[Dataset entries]

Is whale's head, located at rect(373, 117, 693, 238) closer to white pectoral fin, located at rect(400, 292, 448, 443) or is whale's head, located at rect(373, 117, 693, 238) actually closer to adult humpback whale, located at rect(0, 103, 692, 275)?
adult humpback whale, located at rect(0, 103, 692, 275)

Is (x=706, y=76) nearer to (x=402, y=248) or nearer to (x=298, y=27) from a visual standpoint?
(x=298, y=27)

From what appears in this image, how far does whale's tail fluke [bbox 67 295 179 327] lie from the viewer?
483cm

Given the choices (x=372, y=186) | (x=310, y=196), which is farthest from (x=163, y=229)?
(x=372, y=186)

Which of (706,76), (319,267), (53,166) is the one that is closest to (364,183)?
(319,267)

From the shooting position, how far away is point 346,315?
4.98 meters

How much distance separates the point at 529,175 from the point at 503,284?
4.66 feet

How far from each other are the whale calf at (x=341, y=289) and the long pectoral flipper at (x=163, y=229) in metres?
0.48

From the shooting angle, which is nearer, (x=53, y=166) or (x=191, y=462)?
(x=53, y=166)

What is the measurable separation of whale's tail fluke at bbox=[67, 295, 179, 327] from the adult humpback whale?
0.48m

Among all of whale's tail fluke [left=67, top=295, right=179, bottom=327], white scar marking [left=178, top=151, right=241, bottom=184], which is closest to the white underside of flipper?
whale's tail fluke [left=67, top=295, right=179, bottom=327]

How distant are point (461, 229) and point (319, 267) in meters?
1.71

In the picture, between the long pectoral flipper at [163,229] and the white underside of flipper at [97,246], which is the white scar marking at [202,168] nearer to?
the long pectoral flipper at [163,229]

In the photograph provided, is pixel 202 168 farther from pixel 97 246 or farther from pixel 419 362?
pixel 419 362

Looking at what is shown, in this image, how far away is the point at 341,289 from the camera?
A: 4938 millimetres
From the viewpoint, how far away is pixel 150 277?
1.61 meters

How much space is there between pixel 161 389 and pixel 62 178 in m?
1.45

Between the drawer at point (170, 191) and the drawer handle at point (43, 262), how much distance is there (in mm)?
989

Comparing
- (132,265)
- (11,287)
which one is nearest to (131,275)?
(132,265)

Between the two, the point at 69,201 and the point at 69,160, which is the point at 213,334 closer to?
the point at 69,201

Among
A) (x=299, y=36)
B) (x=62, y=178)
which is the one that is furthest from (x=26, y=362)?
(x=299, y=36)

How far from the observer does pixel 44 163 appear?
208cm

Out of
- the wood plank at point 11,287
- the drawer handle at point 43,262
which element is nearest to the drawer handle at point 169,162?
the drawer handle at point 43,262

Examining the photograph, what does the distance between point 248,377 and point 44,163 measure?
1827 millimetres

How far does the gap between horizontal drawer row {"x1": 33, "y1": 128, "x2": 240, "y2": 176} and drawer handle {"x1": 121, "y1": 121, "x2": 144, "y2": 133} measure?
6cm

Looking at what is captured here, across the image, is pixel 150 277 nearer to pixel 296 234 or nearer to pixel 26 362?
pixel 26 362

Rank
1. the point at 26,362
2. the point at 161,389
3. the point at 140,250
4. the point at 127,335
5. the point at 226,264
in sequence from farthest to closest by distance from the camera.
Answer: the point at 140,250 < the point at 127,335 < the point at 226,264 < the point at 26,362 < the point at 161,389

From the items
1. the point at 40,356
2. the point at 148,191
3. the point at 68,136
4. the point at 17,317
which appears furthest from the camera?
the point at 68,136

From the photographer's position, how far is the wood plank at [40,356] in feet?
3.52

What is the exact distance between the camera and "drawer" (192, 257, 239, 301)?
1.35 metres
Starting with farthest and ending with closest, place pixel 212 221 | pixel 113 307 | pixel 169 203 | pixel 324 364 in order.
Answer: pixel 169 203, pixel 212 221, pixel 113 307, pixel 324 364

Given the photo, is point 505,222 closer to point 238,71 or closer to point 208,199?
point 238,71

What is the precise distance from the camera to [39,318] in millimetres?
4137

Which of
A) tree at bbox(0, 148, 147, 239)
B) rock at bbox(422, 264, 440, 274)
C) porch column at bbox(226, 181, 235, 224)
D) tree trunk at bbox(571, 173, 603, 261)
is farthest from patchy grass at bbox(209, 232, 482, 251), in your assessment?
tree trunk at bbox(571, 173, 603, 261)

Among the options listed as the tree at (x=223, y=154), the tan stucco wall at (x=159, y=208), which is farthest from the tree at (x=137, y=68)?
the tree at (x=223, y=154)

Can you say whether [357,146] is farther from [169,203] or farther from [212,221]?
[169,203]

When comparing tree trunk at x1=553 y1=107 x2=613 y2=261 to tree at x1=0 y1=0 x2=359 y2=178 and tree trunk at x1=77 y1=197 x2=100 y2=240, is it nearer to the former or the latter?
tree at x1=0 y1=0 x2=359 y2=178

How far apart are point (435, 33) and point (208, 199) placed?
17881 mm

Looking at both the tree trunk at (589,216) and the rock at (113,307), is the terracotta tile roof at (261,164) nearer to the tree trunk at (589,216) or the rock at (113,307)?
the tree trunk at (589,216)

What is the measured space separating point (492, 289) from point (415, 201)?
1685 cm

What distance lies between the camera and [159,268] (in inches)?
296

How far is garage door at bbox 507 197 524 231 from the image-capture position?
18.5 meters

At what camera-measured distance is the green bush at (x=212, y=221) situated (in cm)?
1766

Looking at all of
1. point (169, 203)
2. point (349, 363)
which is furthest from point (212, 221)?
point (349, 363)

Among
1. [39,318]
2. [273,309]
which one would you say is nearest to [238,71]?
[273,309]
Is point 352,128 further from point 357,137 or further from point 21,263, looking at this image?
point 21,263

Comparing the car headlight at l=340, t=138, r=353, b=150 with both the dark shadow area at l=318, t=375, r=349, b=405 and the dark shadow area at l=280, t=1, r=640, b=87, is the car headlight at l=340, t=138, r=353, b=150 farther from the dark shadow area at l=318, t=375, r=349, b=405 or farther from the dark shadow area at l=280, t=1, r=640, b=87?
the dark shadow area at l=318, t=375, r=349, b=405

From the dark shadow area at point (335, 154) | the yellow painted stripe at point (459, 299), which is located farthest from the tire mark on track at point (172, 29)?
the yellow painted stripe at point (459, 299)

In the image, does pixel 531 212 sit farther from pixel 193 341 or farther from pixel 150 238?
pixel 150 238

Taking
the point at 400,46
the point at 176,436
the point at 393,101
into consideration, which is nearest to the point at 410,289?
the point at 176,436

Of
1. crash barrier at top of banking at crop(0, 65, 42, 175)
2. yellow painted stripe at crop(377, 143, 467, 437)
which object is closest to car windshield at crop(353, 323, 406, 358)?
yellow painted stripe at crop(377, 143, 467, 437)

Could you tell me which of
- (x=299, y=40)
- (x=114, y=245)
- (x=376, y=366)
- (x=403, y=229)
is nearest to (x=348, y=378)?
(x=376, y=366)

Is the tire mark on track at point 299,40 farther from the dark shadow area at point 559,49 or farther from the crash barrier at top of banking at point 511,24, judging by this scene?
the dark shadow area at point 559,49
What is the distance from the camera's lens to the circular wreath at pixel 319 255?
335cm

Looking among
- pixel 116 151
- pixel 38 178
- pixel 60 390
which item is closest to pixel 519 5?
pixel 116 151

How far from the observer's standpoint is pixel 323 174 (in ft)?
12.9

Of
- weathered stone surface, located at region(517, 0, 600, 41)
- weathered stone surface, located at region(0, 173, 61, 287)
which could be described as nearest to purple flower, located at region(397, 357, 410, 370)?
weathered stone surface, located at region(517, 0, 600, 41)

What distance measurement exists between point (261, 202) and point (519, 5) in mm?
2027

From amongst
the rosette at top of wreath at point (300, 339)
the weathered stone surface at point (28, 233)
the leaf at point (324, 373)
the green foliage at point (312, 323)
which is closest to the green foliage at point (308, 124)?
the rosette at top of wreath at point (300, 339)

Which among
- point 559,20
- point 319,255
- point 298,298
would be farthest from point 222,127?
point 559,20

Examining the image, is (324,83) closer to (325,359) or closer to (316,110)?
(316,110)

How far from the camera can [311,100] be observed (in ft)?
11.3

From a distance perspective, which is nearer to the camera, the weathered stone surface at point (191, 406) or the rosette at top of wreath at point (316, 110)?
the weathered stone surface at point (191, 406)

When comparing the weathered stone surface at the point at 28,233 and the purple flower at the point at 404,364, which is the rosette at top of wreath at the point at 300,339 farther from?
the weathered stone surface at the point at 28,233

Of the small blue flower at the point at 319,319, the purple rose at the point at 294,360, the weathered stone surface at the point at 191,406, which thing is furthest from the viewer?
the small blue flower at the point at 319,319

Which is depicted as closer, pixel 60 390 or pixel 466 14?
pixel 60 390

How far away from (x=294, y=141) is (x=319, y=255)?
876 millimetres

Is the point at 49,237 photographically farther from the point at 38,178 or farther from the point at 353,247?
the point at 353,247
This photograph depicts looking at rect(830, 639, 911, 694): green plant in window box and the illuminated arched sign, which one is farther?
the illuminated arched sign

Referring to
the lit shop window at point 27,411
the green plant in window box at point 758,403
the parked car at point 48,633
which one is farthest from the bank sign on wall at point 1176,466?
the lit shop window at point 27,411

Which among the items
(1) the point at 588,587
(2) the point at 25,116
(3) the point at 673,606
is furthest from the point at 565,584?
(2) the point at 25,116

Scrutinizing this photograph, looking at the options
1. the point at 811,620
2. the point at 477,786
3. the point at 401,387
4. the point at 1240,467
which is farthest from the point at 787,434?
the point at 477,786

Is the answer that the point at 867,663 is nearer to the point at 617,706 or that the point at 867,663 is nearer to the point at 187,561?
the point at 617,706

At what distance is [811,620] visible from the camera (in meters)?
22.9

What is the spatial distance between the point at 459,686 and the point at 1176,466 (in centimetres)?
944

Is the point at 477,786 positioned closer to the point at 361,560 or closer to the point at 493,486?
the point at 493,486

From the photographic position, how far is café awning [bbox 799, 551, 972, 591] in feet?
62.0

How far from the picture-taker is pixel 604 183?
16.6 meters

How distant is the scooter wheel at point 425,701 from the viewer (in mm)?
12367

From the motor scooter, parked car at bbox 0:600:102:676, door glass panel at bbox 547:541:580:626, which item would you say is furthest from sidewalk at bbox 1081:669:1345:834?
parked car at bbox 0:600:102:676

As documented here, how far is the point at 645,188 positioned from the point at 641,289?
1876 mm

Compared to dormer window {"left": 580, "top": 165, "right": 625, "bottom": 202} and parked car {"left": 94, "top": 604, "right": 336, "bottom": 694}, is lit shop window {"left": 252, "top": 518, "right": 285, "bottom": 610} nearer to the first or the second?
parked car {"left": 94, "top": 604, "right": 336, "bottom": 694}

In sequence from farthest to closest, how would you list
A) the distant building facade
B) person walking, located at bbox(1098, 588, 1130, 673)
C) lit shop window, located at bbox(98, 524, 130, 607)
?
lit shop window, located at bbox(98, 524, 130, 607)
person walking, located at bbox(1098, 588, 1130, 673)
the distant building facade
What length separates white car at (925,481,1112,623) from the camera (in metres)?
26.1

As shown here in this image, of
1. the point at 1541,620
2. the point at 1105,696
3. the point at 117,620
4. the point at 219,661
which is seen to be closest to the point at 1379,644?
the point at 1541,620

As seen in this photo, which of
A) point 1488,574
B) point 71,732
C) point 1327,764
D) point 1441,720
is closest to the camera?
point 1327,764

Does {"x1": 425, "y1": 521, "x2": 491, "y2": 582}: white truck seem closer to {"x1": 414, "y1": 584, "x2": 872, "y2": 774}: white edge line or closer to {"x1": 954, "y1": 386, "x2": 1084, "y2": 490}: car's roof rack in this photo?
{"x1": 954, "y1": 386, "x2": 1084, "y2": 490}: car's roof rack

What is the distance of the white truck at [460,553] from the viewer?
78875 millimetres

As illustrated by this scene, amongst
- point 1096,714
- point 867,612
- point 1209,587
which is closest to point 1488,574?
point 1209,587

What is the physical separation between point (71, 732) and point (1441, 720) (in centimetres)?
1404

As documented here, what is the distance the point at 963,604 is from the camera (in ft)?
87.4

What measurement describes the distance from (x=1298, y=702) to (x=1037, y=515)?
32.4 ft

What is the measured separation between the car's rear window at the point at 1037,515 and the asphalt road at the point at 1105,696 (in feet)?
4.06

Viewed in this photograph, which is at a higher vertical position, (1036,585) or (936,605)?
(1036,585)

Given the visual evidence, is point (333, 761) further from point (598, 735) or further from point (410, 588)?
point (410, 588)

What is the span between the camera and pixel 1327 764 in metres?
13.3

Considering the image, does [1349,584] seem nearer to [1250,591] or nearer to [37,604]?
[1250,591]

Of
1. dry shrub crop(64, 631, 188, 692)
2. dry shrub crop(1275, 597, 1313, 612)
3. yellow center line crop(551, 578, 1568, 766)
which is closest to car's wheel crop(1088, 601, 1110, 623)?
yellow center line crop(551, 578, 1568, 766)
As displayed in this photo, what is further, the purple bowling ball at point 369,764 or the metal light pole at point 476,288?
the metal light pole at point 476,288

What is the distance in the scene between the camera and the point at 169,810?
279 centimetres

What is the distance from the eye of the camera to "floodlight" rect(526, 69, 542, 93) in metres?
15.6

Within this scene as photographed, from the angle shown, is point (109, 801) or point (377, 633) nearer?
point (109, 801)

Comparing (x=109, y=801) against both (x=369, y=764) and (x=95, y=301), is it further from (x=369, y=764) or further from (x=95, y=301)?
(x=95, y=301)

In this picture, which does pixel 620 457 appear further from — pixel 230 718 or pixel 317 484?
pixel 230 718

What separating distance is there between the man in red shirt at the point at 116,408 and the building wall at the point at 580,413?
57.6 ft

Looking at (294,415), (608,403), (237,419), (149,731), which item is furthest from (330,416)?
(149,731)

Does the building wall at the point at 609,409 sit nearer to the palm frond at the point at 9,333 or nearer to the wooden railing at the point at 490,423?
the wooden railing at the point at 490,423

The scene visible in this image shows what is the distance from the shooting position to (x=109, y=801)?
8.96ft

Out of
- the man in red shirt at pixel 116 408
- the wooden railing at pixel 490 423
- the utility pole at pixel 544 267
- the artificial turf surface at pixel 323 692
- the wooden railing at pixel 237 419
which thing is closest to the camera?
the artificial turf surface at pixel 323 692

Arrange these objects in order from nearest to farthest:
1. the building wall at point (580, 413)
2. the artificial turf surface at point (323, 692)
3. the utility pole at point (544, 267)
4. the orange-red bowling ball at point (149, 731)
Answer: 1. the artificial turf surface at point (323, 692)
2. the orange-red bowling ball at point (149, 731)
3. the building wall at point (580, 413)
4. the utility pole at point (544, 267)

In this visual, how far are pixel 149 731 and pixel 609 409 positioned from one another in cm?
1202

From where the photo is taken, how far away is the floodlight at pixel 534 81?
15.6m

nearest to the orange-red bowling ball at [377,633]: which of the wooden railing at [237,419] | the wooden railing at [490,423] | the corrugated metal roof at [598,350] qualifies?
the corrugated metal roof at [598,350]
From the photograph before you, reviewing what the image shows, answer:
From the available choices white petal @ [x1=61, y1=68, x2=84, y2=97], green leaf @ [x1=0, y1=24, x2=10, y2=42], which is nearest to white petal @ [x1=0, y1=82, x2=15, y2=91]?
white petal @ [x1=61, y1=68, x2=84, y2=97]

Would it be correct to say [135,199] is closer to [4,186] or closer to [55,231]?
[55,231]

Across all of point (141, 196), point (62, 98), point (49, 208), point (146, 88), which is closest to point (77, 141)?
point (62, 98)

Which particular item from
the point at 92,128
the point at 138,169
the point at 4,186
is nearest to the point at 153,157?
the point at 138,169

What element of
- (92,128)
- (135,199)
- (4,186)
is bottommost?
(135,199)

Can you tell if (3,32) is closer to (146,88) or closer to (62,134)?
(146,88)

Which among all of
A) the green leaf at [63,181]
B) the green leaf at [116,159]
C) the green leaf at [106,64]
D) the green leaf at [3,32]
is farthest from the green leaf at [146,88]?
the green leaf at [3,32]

AIM:
Your answer should consist only of the lines from the one with "In this visual, how" through the end of the data above, reproduced exactly.

CORRECT OUTPUT:
In this visual, how far are pixel 149 731 and pixel 609 409 positioned from one another in cm?
1202

From where the photo is taken, how far away is the floodlight at pixel 534 81?
15.6m

nearest to the orange-red bowling ball at [377,633]: which of the wooden railing at [237,419] | the wooden railing at [490,423] | the corrugated metal roof at [598,350] qualifies?
the corrugated metal roof at [598,350]
From the photograph before you, reviewing what the image shows, answer:
From the available choices white petal @ [x1=61, y1=68, x2=84, y2=97], green leaf @ [x1=0, y1=24, x2=10, y2=42], which is nearest to white petal @ [x1=0, y1=82, x2=15, y2=91]?
white petal @ [x1=61, y1=68, x2=84, y2=97]

Would it be correct to say [135,199] is closer to [4,186] or closer to [55,231]?
[55,231]

Across all of point (141, 196), point (62, 98), point (49, 208), point (146, 88), which is closest to point (77, 141)?
point (62, 98)

Which particular item from
the point at 92,128
the point at 138,169
the point at 4,186
is nearest to the point at 153,157?
the point at 138,169

What element of
- (92,128)
- (135,199)
- (4,186)
is bottommost?
(135,199)

Can you tell if (3,32) is closer to (146,88) or closer to (62,134)?
(146,88)

Which among all of
A) the green leaf at [63,181]
B) the green leaf at [116,159]
C) the green leaf at [106,64]
D) the green leaf at [3,32]
is farthest from the green leaf at [146,88]?
the green leaf at [3,32]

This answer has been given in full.